Ownership Resolutions since 2000

Repatriation of Beads and Bronze Jewelry to the Muscogee (Creek) Nation

In March 2024, the Gallery repatriated eight Native American cultural belongings to the Muscogee (Creek) Nation (MCN), under the Native American Graves Protection and Repatriation Act (NAGPRA). Comprised of beads and bronze jewelry associated with burial sites in Elmore County and Macon County, in Alabama, the object group was given to the Gallery in 1935 by Peter A. Brannon (1882–1967), a curator and amateur archaeologist. In April 2023, the Gallery completed a consultation with representatives of the MCN, who determined the objects’ cultural affiliation and qualification under NAGPRA as unassociated funerary objects.

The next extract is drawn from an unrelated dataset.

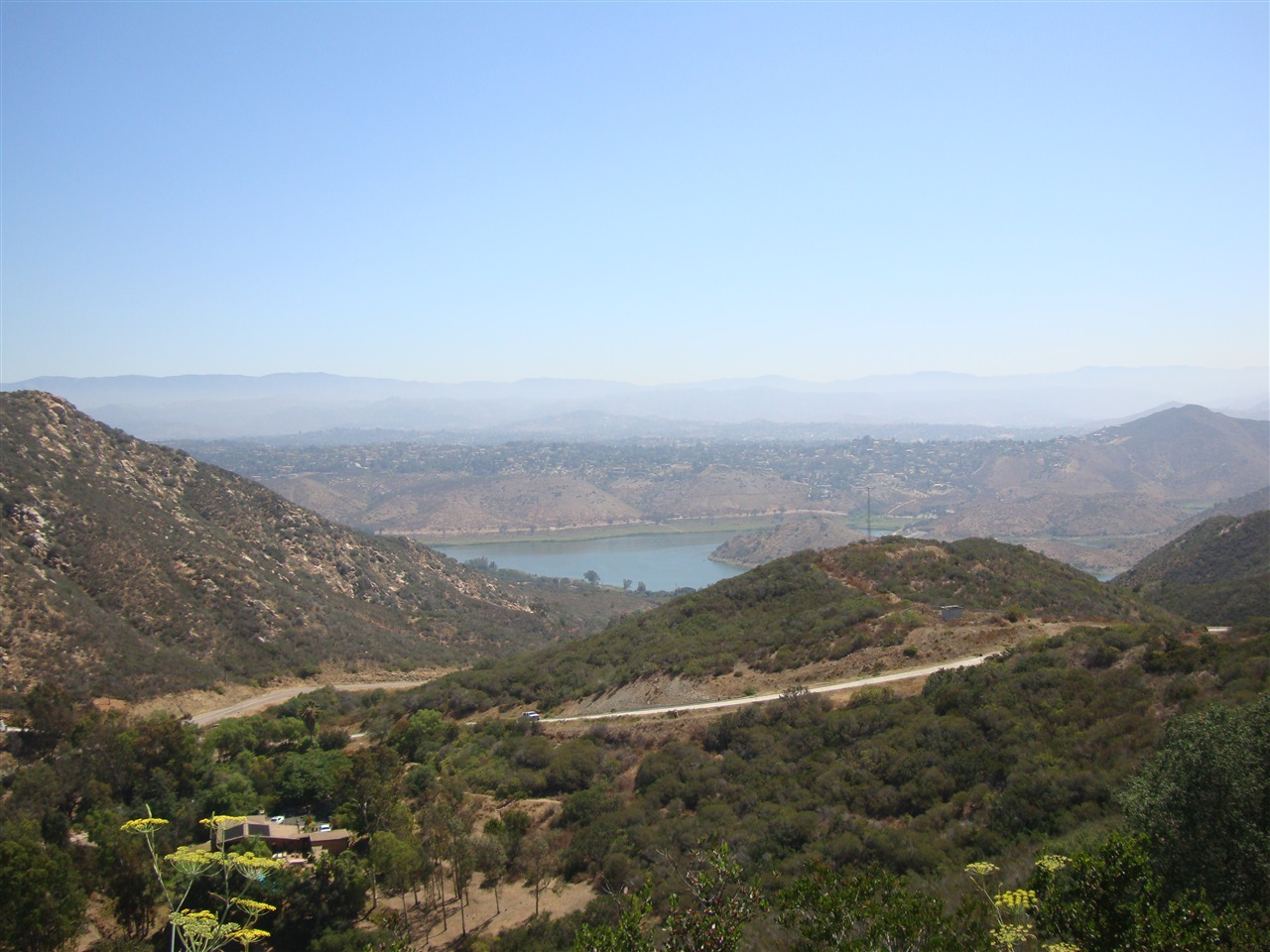 8963 Mt Israel Rd #0, Escondido, CA 92029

Notice of Intent to Repatriate

Repatriation of Buddhist Goddess Tara (Hindu Goddess Parvati) to Nepal

In May 2022, the Gallery transferred Buddhist Goddess Tara to the government of Nepal (Department of Archaeology, Ministry of Culture, Tourism, and Civil Aviation). Research conducted at the Gallery in 2021 showed that the sculpture had been stolen from the Bir Bhadreshwor Mahadev Temple, Golmadhi Tol, Bhaktapur, Nepal, where it had been worshipped as the Hindu goddess, Parvati. The consul general of Nepal in New York received the object on behalf of the government of Nepal, and in June 2022, the sculpture was transferred to Kathmandu.

Read the press release

Transfer of 13 South and Southeast Asian Antiquities

In February 2022, the New York District Attorney’s Office provided evidence that 13 South and Southeast Asian objects in the Gallery’s collection constituted stolen property. Yale had already been conducting research into the provenance of these objects and voluntarily delivered the works in March 2022 to the New York District Attorney for repatriation to their countries of origin.

Read the media statement

Repatriation of Jan Griffier the Elder’s Rheinish Landscape to Austria

In May 2022, the Gallery transferred Jan Griffier the Elder’s Rheinish Landscape to the Republic of Austria. Research completed at the Gallery between 2020 and 2021 showed that the painting had been presumed destroyed while on loan from the Kunsthistorisches Museum, in Vienna, to the office of the chancellor of Germany, in Berlin, during World War II. While the fate of the painting between 1945—when it disappeared from an air-raid shelter in the basement of the building—and 1991—when it appeared on the art market in London—remained unknown, museum officials in Vienna confirmed that the painting had never been recovered and that they were seeking its return.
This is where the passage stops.